# The Best Day for Fishing, Ever – Inshore 12/7/08



## Brett (Jul 16, 2008)

I am impressed. The bunch of you are die hard fisherpersons.
(I'm learning to be politically correct) Hi Sophie...
I've been known to get up before dawn to canoe in sub 40° air.
Note air, not wind. It was freakin' cold out there in the wind.
I 'm not quite right, and lean to the extreme, but fishing in that
cold wind was more than I would deal with.
(years ago yes, not anymore...)


----------



## tom_in_orl (Dec 9, 2006)

Great report as usual. Look forward to doing it again when the weather is more cooperative.


----------



## Flyline (Mar 3, 2008)

I'm going back out there and try to get that 27" red that I almost boated him [email protected] [smiley=frustrated.gif] [smiley=frustrated.gif] [smiley=frustrated.gif]


----------



## HaMm3r (Dec 11, 2006)

Alright, do you guys remember the kayaker we passed going into the creeks? (Tom, Blake and I saw them staked out later in the morning.) That was Todd and Christian, some regulars back there. They did what I usually do and let themselves get stranded by the low tide and kept fishing until there was enough water to leave. Here's their report from the same day...bottom line, we should have stuck it out and not worried about the tide. [smiley=frustrate2.gif]

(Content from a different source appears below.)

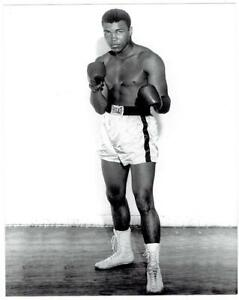 MUHAMMAD ALI ~ Publicity Photo of Young Cassius Clay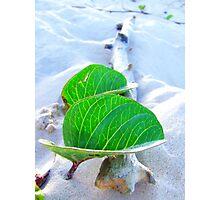 free breeze Photographic Print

> Christian and I headed out Sunday wishing we could have gone Saturday. It was really windy. But after running into some big reds at low tide that wouldn`t eat we moved out of the flats area and into the creeks. There were dozens of reds just sitting at any of the holes. Christian caught over 15 reds and a few trout then gave up on me as they were all ," baby reds I don`t want," he says . I caught over 25 reds ,over a dozen trout and 4 flounder. Nothing had any size to them but was still fun to keep catching. All fish caught on fishbites chartruesse pepper jerkbaits on 1/4 ounce slayer inc jig heads.


----------



## litlblusrn4bigred (Jan 8, 2007)

Man, would love to go ahng out there some time. great job guys!!


----------